* start EXCERPT TO READ *
Time the interal of python's main function.
USAGE message:
# ./funcinterval -h
usage: funcinterval [-h] [-p PID] [-i INTERVAL] [-d DURATION] [-T] [-u] [-m]
[-v]
pattern
Time interval and print latency as a histogram
positional arguments:
pattern Function name for tracing
optional arguments:
-h, --help show this help message and exit
-p PID, --pid PID trace this PID only
-i INTERVAL, --interval INTERVAL
summary interval, in seconds
-d DURATION, --duration DURATION
total duration of trace, in seconds
-T, --timestamp include timestamp on output
-u, --microseconds microsecond histogram
-m, --milliseconds millisecond histogram
-v, --verbose print the BPF program (for debugging purposes)
examples:
# time the interval of do_sys_open()
* end EXCERPT TO READ *
* start STORED DATA *
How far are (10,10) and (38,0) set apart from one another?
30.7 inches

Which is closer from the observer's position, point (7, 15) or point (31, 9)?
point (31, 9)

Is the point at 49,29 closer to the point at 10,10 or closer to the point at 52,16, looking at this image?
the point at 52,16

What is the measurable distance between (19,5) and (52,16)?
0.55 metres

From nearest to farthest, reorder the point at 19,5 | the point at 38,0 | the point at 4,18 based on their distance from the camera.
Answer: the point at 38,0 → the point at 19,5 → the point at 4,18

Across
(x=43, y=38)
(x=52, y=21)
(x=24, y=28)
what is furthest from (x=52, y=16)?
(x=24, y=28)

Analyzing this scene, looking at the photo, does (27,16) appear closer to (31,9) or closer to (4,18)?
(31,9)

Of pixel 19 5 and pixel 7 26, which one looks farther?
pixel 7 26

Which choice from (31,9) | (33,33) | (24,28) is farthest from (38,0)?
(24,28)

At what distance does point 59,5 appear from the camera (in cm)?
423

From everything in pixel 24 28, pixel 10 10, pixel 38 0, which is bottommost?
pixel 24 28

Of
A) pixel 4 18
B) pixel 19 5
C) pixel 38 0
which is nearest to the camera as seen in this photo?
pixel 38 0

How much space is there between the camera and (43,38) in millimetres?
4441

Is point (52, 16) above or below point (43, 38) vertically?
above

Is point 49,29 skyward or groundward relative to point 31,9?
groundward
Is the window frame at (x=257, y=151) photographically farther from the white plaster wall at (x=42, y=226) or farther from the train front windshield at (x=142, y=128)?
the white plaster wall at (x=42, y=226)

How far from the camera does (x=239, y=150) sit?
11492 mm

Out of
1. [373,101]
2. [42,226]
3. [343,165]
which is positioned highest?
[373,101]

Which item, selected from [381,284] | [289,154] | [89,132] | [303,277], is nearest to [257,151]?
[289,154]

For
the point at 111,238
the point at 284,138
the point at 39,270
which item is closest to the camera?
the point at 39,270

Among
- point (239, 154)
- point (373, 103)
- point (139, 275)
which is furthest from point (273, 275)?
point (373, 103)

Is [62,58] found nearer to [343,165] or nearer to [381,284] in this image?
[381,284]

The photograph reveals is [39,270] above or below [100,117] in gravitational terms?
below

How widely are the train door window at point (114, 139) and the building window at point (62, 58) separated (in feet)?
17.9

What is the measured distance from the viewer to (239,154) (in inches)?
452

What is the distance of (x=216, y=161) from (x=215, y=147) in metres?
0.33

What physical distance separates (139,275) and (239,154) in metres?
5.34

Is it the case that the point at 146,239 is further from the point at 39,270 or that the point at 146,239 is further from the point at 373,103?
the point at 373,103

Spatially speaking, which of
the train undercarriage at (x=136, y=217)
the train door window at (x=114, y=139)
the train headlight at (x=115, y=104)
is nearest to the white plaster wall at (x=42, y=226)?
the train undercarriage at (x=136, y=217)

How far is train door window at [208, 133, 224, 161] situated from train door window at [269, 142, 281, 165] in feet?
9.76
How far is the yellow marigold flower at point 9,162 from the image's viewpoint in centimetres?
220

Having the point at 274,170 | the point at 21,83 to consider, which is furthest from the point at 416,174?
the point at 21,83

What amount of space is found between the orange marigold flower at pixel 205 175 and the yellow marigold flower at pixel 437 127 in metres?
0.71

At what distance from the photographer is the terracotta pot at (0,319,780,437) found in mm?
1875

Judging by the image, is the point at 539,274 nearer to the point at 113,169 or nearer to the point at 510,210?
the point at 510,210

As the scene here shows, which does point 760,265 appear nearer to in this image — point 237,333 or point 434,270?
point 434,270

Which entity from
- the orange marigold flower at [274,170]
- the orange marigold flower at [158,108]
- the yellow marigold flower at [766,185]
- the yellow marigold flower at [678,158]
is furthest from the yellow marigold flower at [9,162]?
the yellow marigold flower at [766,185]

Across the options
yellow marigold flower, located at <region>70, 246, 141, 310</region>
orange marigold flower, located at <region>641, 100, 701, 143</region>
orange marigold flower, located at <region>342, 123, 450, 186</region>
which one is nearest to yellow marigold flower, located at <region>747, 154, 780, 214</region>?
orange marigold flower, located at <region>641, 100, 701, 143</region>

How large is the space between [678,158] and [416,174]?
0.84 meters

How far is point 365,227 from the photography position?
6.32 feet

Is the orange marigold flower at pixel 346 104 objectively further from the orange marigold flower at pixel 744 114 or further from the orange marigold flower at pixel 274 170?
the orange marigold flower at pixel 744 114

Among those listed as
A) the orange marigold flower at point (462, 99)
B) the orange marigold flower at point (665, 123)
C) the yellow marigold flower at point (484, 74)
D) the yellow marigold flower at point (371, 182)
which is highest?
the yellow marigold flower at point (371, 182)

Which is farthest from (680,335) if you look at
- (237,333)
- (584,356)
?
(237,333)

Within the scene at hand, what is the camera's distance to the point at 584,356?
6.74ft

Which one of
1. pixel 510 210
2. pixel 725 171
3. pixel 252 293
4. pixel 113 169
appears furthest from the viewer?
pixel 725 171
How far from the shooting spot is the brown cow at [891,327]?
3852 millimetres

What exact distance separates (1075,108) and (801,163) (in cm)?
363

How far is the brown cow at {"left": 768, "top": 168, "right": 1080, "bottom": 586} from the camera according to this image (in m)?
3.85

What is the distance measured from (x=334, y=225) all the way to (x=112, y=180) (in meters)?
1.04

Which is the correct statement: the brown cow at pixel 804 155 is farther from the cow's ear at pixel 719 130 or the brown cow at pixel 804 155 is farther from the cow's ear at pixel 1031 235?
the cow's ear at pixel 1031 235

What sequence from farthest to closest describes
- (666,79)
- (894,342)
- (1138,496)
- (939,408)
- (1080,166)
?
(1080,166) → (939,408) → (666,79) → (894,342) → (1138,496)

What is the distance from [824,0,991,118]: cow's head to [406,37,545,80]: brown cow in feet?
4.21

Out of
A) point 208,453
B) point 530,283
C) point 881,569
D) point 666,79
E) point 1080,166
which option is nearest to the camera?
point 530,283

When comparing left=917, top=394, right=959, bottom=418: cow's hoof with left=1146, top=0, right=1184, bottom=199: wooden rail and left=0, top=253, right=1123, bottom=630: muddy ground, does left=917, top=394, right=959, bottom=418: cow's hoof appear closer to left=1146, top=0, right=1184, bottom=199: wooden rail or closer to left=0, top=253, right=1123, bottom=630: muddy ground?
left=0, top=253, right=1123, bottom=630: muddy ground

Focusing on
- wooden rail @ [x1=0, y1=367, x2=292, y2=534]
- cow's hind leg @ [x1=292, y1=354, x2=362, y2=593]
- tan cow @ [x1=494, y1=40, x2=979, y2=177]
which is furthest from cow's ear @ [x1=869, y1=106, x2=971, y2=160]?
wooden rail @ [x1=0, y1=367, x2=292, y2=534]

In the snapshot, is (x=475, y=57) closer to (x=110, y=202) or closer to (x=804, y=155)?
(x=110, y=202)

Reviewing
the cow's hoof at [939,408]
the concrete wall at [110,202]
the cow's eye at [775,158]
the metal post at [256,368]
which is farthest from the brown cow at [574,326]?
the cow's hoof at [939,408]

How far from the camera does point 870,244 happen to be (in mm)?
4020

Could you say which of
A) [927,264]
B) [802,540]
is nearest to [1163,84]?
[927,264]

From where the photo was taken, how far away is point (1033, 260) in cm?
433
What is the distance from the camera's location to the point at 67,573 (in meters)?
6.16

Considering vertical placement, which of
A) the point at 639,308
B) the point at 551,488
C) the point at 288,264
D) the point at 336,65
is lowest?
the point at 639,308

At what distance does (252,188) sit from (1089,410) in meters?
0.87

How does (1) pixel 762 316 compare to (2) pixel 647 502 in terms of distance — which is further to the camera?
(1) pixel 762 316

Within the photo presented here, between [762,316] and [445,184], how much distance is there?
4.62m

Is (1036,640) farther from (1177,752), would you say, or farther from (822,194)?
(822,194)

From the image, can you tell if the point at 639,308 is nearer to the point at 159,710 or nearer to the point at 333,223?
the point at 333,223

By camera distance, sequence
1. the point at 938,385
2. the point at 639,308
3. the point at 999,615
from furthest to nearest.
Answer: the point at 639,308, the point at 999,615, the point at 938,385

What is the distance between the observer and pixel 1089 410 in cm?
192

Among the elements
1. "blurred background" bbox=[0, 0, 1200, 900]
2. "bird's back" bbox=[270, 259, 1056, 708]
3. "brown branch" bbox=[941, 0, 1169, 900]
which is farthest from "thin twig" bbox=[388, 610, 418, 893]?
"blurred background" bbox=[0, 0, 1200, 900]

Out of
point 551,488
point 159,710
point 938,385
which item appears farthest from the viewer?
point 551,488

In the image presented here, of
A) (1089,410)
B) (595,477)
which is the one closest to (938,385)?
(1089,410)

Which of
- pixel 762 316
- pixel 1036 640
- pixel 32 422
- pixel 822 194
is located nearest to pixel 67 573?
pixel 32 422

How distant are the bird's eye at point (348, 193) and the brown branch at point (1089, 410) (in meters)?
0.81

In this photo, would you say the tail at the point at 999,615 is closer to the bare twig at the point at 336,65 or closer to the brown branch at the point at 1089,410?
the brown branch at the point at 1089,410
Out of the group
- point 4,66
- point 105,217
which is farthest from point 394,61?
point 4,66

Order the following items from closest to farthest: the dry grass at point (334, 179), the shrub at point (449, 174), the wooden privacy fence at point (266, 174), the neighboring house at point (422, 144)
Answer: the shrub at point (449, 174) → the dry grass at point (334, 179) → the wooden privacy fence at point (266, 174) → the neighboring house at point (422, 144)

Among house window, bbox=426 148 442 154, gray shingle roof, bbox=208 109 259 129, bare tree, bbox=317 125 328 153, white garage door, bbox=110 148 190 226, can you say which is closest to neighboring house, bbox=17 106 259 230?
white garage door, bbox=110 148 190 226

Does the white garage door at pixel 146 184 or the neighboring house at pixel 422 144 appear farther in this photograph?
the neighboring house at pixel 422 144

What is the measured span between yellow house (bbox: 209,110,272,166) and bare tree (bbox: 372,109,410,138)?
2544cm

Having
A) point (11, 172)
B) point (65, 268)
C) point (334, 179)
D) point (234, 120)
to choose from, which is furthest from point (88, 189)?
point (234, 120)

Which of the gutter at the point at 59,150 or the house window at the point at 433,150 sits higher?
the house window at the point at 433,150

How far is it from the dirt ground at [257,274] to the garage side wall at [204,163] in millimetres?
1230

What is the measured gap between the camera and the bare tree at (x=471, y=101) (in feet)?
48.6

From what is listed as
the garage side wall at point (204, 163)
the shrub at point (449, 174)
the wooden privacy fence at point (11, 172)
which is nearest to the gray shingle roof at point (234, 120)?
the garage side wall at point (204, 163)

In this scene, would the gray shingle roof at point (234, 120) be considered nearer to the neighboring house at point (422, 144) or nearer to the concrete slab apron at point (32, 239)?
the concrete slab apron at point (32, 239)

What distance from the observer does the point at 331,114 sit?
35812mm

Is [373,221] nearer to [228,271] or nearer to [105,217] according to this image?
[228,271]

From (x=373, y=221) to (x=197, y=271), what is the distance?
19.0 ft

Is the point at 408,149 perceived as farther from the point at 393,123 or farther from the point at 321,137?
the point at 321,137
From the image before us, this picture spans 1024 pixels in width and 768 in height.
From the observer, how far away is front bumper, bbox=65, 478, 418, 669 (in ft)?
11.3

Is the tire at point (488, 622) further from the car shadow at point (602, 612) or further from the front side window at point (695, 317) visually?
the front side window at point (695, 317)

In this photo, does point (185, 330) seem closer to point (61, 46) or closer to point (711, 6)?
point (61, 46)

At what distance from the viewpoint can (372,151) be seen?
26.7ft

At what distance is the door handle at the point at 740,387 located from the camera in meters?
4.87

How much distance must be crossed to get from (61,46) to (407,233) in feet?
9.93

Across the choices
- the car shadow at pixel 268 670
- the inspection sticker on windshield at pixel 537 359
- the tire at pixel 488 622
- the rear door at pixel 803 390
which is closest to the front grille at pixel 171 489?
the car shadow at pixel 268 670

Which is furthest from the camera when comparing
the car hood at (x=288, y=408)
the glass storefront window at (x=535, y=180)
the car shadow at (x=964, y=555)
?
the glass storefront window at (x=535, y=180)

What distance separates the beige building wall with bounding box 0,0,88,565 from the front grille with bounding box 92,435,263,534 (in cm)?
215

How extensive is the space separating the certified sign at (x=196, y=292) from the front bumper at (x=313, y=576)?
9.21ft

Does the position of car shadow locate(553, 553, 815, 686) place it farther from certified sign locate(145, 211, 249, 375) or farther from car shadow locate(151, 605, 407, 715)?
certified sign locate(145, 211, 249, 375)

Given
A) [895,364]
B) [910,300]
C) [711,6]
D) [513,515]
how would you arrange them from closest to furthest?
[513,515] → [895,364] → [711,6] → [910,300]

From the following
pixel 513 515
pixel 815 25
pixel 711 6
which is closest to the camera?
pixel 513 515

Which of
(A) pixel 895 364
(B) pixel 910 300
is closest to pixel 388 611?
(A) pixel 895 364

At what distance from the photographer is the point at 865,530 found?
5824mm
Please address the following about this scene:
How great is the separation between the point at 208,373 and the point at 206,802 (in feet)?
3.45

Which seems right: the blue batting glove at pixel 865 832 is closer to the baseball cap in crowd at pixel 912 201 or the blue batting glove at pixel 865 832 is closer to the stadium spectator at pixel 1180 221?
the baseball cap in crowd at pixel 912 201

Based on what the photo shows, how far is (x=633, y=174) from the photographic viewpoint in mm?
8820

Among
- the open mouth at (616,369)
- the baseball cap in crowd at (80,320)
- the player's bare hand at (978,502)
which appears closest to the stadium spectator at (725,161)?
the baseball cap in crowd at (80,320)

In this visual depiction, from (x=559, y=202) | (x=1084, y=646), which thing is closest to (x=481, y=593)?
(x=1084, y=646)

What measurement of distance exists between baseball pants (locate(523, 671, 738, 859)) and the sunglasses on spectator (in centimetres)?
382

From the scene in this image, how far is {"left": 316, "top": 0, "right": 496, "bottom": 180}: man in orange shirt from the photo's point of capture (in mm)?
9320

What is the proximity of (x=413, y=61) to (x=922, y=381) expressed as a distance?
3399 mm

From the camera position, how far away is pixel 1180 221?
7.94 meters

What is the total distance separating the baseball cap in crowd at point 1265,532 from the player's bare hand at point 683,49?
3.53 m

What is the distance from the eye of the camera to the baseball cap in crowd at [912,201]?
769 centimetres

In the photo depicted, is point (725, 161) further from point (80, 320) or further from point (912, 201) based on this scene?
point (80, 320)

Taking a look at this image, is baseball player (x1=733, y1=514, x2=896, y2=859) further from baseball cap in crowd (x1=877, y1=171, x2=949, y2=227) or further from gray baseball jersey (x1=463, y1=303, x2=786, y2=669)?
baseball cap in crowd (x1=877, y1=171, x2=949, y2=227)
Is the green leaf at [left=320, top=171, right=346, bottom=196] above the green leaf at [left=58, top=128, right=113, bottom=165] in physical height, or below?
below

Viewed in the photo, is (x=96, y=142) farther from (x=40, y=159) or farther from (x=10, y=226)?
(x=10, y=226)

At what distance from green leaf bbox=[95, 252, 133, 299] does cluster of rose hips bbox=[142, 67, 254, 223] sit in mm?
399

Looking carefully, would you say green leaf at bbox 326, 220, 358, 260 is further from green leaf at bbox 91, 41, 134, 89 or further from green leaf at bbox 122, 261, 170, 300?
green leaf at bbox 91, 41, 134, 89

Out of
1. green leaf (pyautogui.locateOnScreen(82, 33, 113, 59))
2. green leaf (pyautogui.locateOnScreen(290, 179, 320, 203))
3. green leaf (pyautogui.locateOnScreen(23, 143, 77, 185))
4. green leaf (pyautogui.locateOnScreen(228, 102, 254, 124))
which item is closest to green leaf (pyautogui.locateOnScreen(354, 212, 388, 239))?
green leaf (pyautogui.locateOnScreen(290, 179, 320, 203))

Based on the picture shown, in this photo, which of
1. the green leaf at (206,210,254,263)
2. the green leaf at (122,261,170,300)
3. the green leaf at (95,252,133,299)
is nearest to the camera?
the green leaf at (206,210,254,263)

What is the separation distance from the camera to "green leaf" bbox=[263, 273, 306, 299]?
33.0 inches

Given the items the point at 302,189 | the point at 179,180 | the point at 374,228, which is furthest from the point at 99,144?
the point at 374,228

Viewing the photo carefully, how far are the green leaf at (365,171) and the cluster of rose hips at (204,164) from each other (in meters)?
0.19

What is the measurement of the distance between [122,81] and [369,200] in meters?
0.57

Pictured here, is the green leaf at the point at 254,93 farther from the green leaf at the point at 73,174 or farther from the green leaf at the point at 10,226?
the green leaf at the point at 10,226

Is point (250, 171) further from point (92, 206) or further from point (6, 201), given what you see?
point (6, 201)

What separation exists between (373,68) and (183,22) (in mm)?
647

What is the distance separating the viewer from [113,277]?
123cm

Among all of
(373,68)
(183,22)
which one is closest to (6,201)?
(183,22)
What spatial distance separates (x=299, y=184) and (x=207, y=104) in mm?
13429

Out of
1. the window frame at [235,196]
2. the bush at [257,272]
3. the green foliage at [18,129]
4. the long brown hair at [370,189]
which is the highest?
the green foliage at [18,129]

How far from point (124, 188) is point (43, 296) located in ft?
* end STORED DATA *
• WHAT THIS EXERCISE ASKS:
a) In the funcinterval help text, list every single-letter option flag that appears under "optional arguments".
b) How many lines of the listing contain the string "privacy"? Give only the number.
The funcinterval help text and the listing come from unrelated sources.

• ANSWERS TO EACH TASK:
a) -h, -p, -i, -d, -T, -u, -m, -v

b) 3